▶ [Given exercise]: Rewrite each row below with "nearest" swapped for "closest" and everything else unchanged. Leave the pictures out.

▶ [Data to process]:

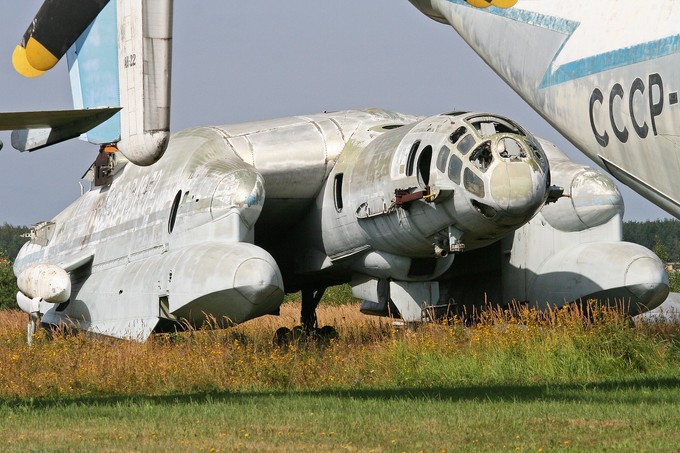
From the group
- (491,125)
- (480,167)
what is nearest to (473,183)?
(480,167)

▶ [Completed task]:
From the group
- (491,125)
- (480,167)
what is closest to (473,183)?
(480,167)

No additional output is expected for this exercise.